Optical fibres utilise optical refraction to transmit light along the core of a transparent fibre.

Optical refraction results in the change in the direction of travel of light and occurs when light meets a junction between two materials that are optically different in terms of their optical density. In the diagram below material n1 is optically denser than material n2, with the result that the direction of travel of the light moves away from the normal (the right angle to the boundary between the materials).

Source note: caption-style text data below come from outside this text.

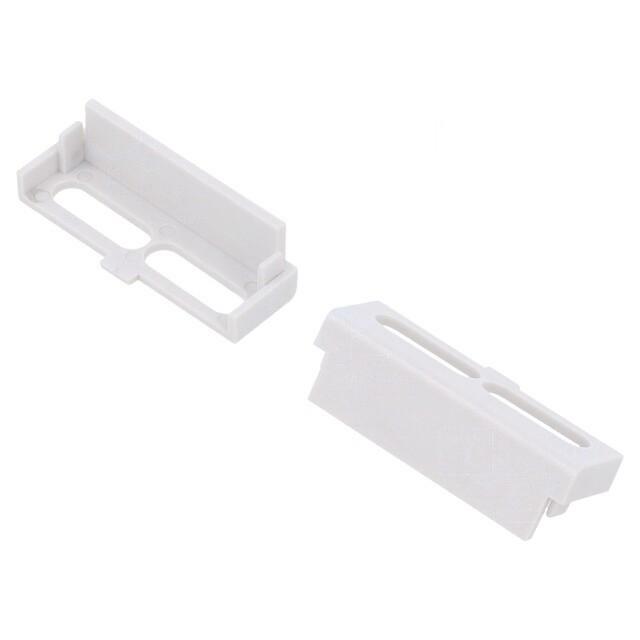 KRADEX Terminals cover; UL94V-0; ZD; ABS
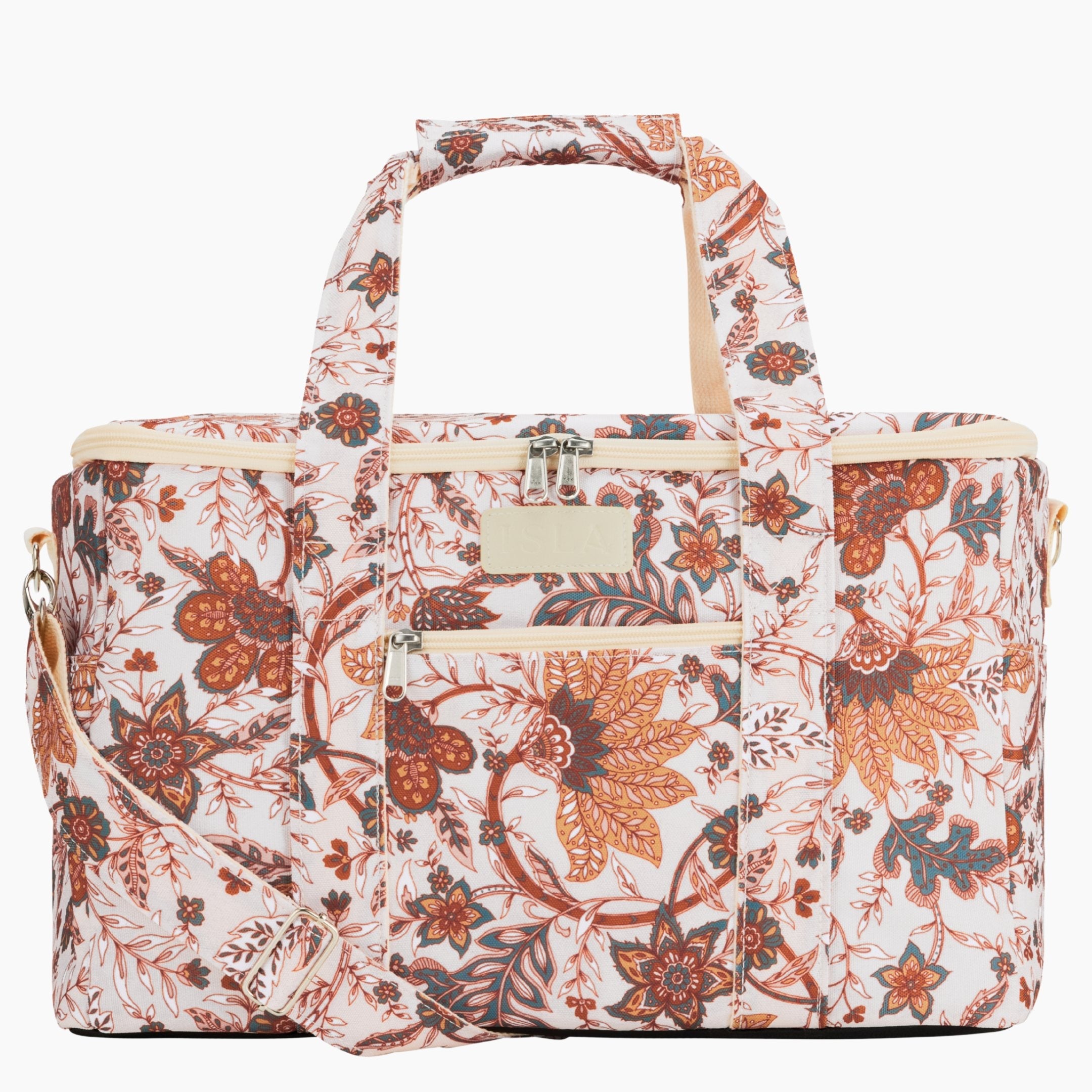 willow-large-cooler-bag_a9e5ae3e-6a89-4a62-b555-65e704dce573.jpg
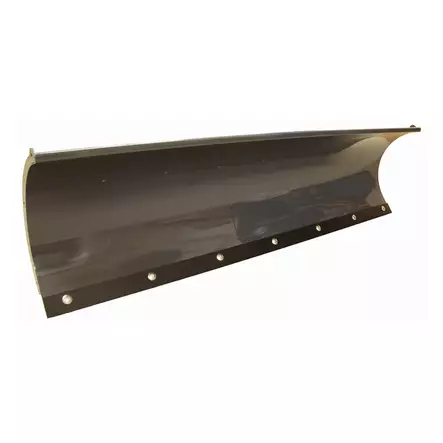 Iron Baltic Puskulevy 1280 mm - Mönkijän puskulevyt ja lisävarusteet - 274 - 1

The relationship between the angles to the normal are described by Snell’s Law ( see diagram below).
If we consider light travelling in an optically denser material (than the material the other side of the optical boundary between two materials) we see that there is a critical angle, c, where light does not travel through the boundary (line 2 in diagram below). There is total internal reflection of the light for any angle greater than c;

this is how optical fibres work – the light travels in an optically denser material, surrounded by a less optically dense material, with the light being totally internally reflected along the path of the fibre.
The core of the optical fibre has a high refractive index, which is then surrounded by lower refractive index cladding.

The core and cladding are the both surrounded by a buffer material for optical an physical isolation from the surrounding environment.
Optical fibres have a number of practical uses in the telephone, tv and data transmission industries, where bundles of optical fibres are used for the reliable transmission of data by light pulses. Other uses include data transmission from small medical cameras used in medical procedures and for illumination (e.g. Christmas tree and room lamps).